On March 4th 1952, Ernest Hemingway completed his short novel The Old Man and the Sea. He wrote his publisher the same day, saying he had finished the book and that it was the best writing he had ever done. The critics agreed: the book won the Pulitzer Prize in 1953 and became one of his best selling works.
The novella, which was first published in Life magazine, was an allegory referring to the writer’s own struggles to preserve his art in the face of fame and attention. Hemingway had become a cult figure whose four marriages and adventurous exploits in big-game hunting and fishing were widely covered in the press. But despite his fame, he had not produced a major literary work in a decade before he wrote The Old Man and the Sea. The book would be his last significant work of fiction before his suicide in 1961.
Hemingway, born in 1899 in Oak Park, Illinois, started working as a reporter for the Kansas City Star in 1917. When World War I broke out, he volunteered as an ambulance driver for the Red Cross and was severely wounded in 1918 on the Austro-Italian front while carrying a companion to safety. He was decorated and sent home to recuperate.

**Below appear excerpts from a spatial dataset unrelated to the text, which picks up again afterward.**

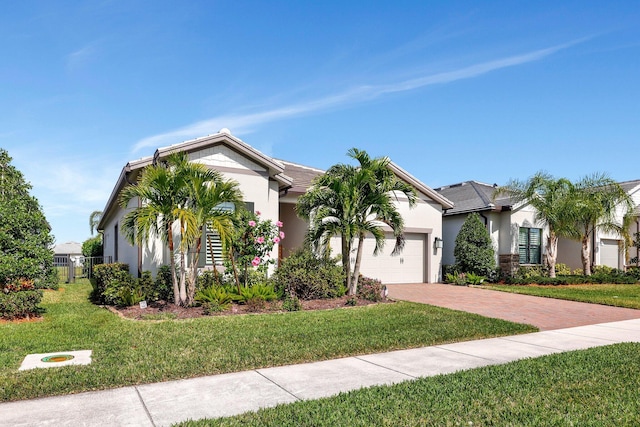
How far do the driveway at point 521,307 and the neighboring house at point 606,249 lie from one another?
9.53 m

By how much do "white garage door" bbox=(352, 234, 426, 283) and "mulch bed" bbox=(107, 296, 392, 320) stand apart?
6.20 m

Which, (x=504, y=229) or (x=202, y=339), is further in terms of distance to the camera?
(x=504, y=229)

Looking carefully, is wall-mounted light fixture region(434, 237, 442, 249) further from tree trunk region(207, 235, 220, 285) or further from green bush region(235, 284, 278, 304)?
tree trunk region(207, 235, 220, 285)

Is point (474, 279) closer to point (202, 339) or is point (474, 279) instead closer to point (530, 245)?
point (530, 245)

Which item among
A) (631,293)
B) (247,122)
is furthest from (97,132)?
(631,293)

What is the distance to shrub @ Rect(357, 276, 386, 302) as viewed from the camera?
12.5m

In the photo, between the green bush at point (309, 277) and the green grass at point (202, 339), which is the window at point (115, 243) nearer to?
the green grass at point (202, 339)

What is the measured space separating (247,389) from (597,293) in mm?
14790

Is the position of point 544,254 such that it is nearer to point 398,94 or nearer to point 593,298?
point 593,298

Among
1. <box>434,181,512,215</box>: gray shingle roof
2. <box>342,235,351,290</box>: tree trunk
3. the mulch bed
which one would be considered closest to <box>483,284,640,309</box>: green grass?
<box>434,181,512,215</box>: gray shingle roof

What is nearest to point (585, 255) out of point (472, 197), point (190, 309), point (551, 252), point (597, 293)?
point (551, 252)

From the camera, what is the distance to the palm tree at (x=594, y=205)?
19.5 m

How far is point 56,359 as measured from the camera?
6.12 m

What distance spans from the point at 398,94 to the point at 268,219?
19.0 feet
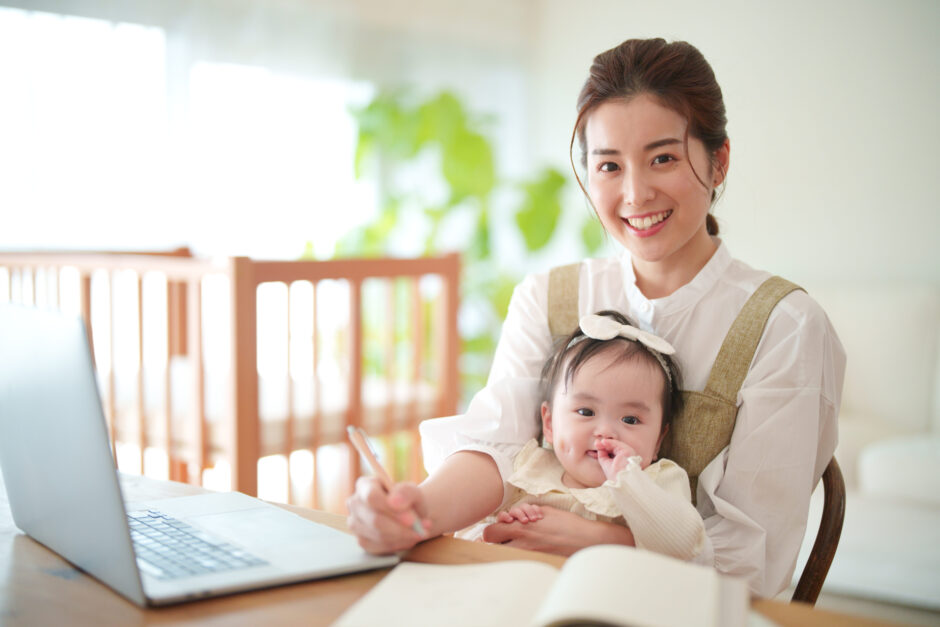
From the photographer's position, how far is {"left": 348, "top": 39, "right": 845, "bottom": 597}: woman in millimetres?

Hemingway married the wealthy Hadley Richardson in 1920, and the couple moved to Paris, where they met other American expatriate writers, including F. Scott Fitzgerald, Gertrude Stein, and Ezra Pound. With their help and encouragement, Hemingway published his first book of short stories, in the U.S. in 1925, followed by the well-received The Sun Also Rises in 1926.
During the 1930s and 40s, the hard-drinking Hemingway lived in Key West and then in Cuba while continuing to travel widely. He was wounded in a plane crash in 1953, after which he became increasingly anxious and depressed. Like his father, he committed suicide, shooting himself in 1961 in his home in Idaho.